Charles Nemeroff, you know the guy, who signed a letter dated July 15, 2004, promising Emory administrators that he would earn less than $10,000 a year from GlaxoSmithKline to comply with federal rules. Ironically on that day, he was at the Four Seasons Resort in Jackson Hole, earning $3,000 of what would become $170,000 in income that year from that company — 17 times the figure he had agreed on. Mr. Nemeroff resigned as chair of the psychiatry department at Emory University in October after this news broke thanks to Senator Charles Grassley.

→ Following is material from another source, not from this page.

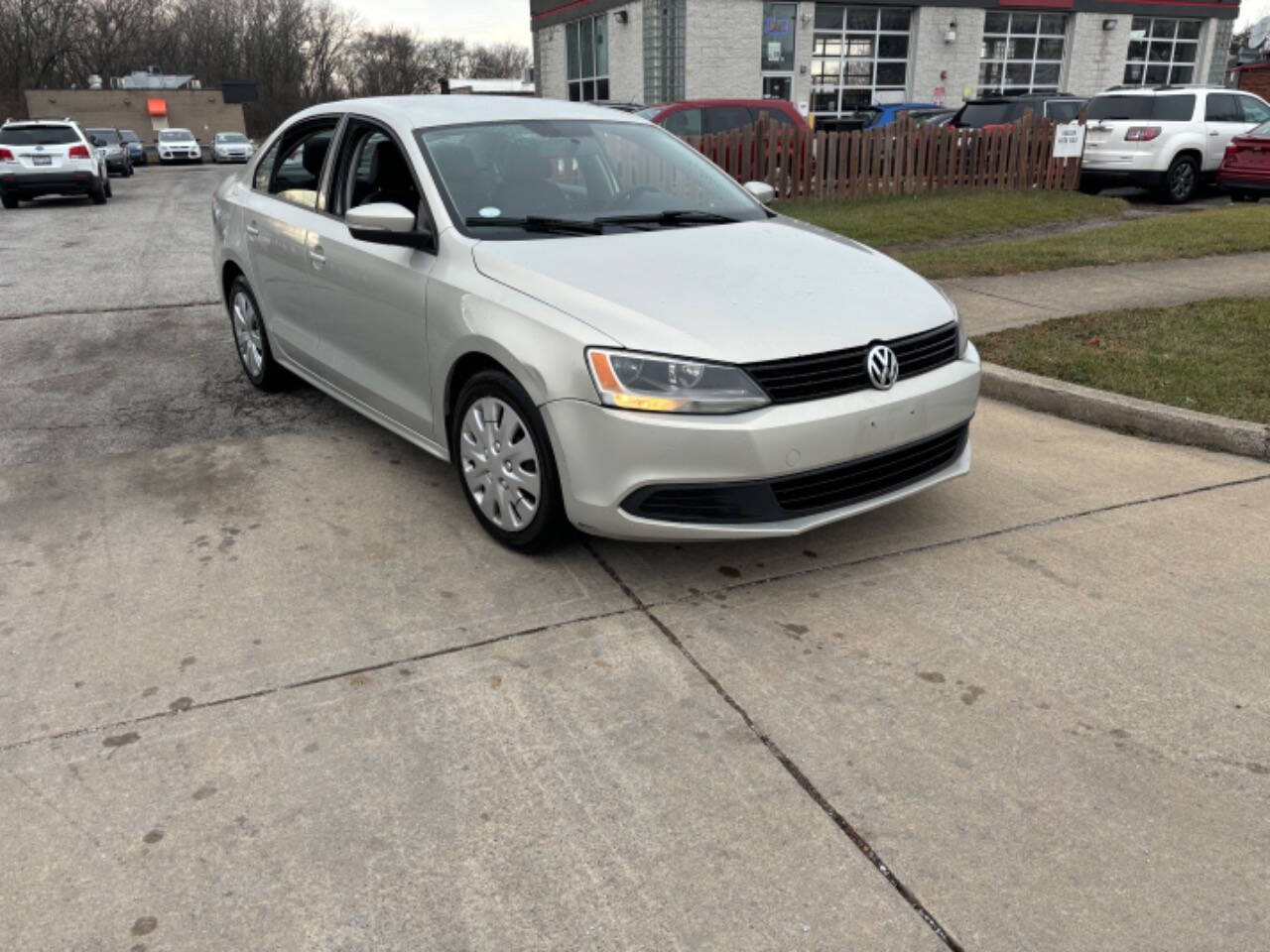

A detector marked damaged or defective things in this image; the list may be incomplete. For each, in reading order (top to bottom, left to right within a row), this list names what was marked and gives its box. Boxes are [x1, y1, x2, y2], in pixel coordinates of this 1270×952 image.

A leading critic of the Food and Drug Administration (FDA) since the surprise withdrawal from the market of Merck’s painkiller Vioxx in 2004, Grassley is now focusing on university researchers funded by the National Institutes of Health (NIH) who haven’t been properly reporting income from drug companies.” Straight talk with…Charles Grassley, Nature Medicine, October 2008
now this is when it gets bizarre.
From the WSJ Health Blog
We’ve heard of Dear Doctor letters before, but a “Dear Me” letter? That’s a new one on us.
But we’ve now learned that Emory University psychiatrist Charles Nemeroff penned just such a thing in 2000 when he was also serving as editor in chief of the journal Depression and Anxiety. The “Dear Me” letter, on the journal’s letterhead, indicated he was paying himself $3,000 to write an article for a special supplement of the medical journal that would “celebrate the 5th anniversary of the introduction of Effexor” –- an antidepressant from Wyeth.
According to Sen. Charles Grassley (R., Iowa) , who has been investigating drug company payments to a bunch of academic psychiatrists, Nemeroff also billed an Emory account $3,000 for the work. The money Emory used to pay him came from a grant Wyeth gave to the school, according to Grassley.
It isn’t clear, however, from the correspondence if Nemeroff was paid by the both the school account and the medical journal. According to Emory, 14 of its faculty members each received $3,000 from that fund to pen articles for the special section on Effexor. Calls to Emory and Nemeroff for comment weren’t returned immediately.